I’m a 33-year-old Canadian writer living in Victoria, British Columbia.
I live a pretty charmed life all things considered. I’m not bragging; I know a lot of people who don’t think my life is all that charmed, but I’m a big picture kind of guy. Life could be worse, that’s all I’m trying to say.
My wife is remarkably cool and far too good for me. We have a dog named Luke (Pug-Jack Russell mix) who is both my best friend and arch enemy rolled into one, and I get to work from home. That last bit is what affords me the opportunity to do things like write this blog.
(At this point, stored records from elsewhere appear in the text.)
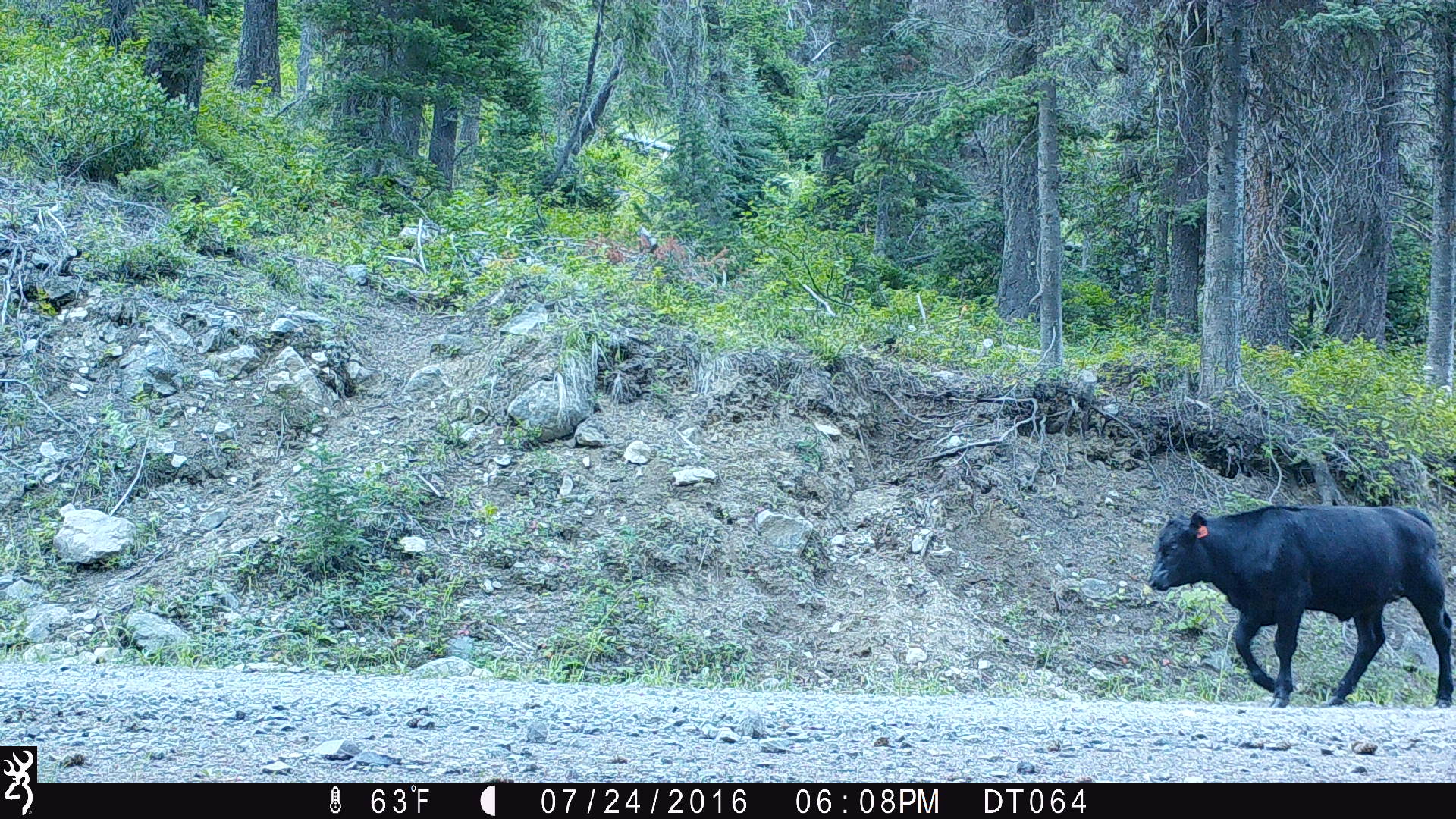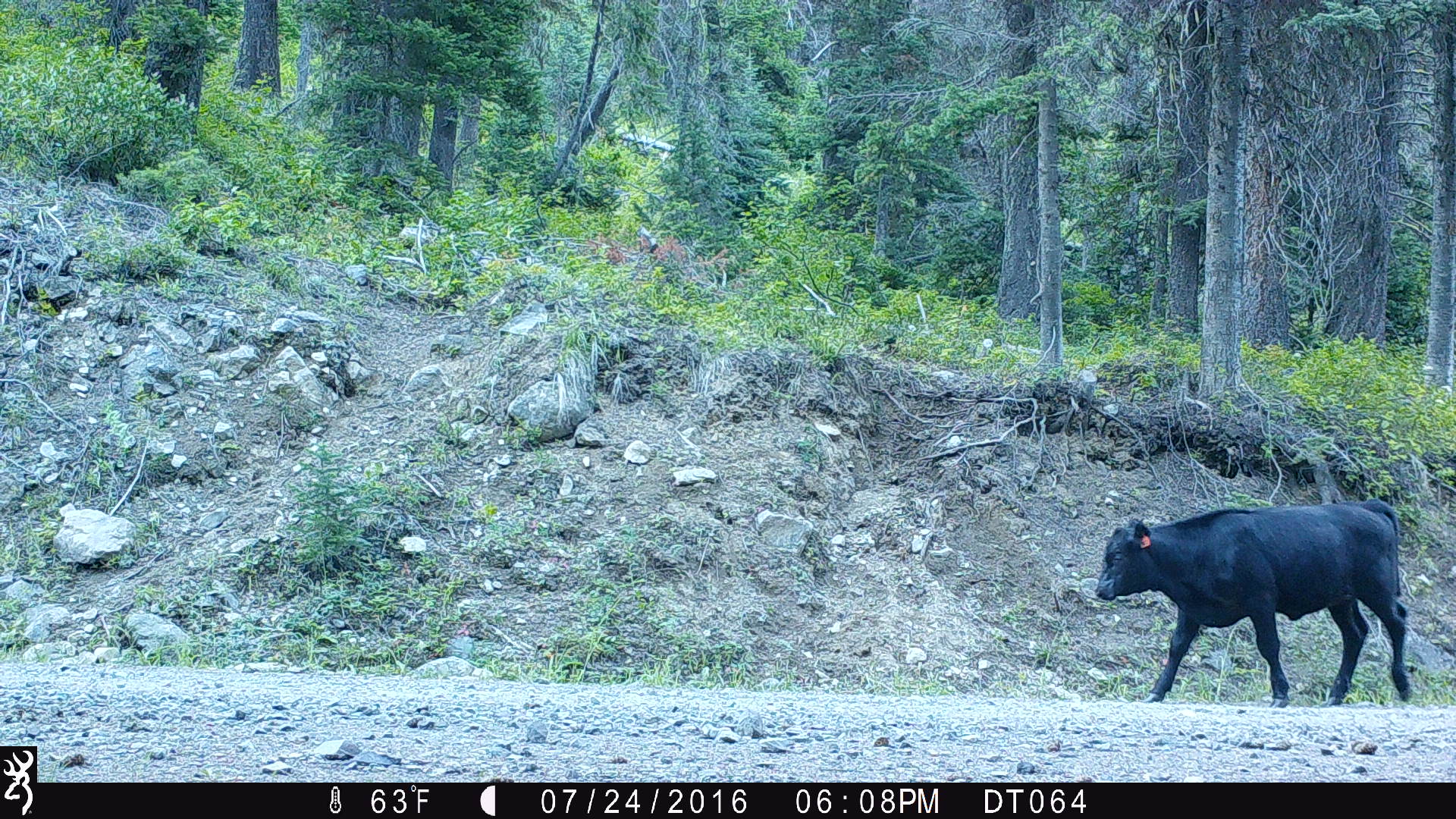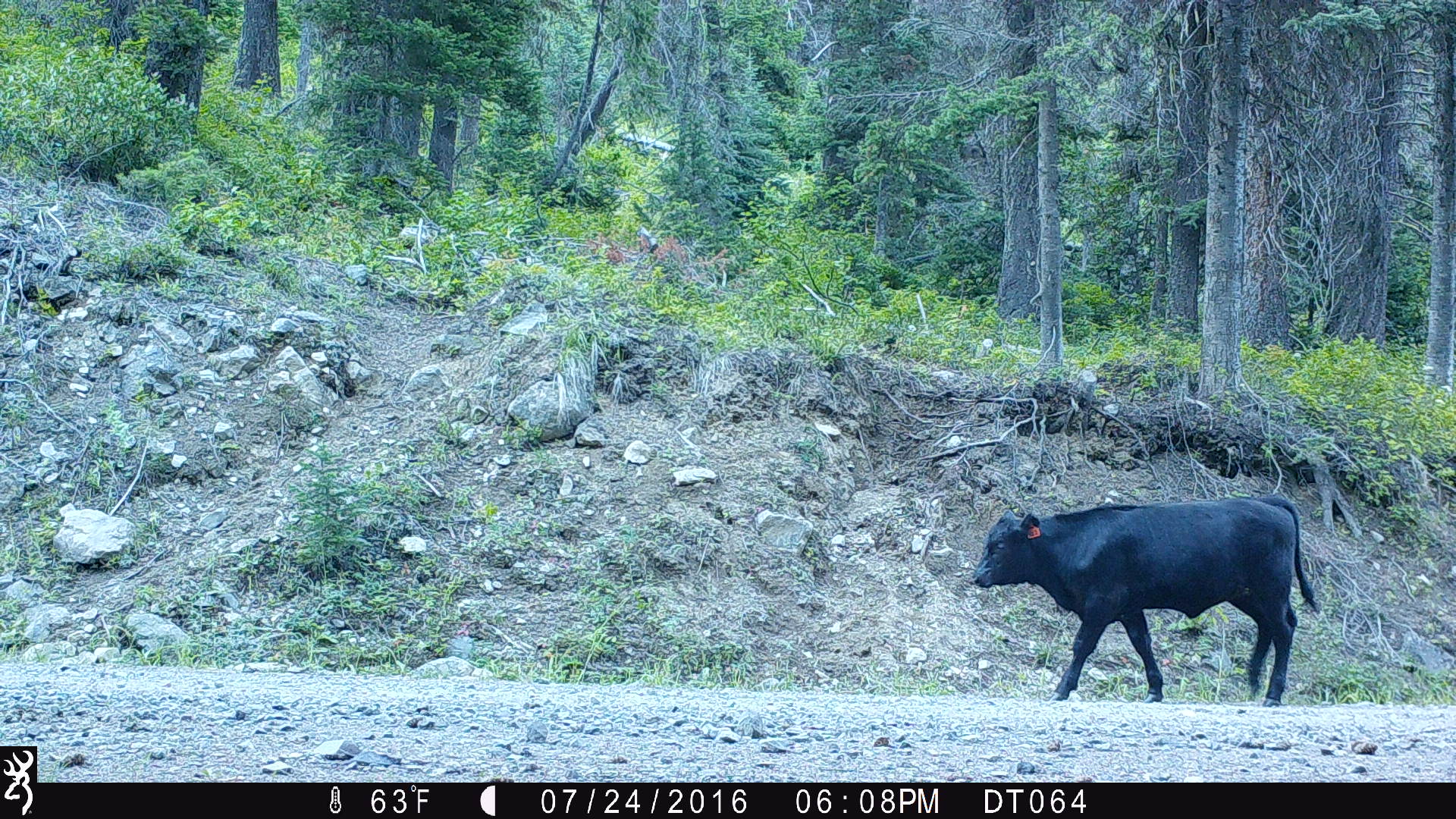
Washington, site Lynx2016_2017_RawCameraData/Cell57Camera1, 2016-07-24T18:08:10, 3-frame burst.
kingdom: Animalia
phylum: Chordata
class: Mammalia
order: Artiodactyla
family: Bovidae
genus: Bos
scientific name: Bos taurus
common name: domestic cattle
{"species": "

I have a pretty solid aptitude for things like pop culture, sports, books, and random bits of information that could end up on Jeopardy, but failed miserably at Statistics and French in university. For the record, there is a grade below an “F” at the university level.
I’m not sure whether I’m funny or not. I think I am, and some other people share that feeling — not just my wife — but other people tend to stare at me quizzically from time to time.
I also get “The Stink Eye” from 85% of males between the ages of 18-35. I have no logical explanation for this, since I’m not flipping them off and don’t look particularly crazy, dangerous, or lecherous, at least not as far as I can tell.
I like watching people, commenting on the ridiculousness of life and society, making fun of myself, Dexter, The Big Bang Theory, mixed martial arts, reading good books, everything ever done by David Fincher, Christopher Nolan, and Jason Reitman, and cooking.
Hopefully, you’ll find me entertaining or horrible enough that you keep coming back just to see the carnage.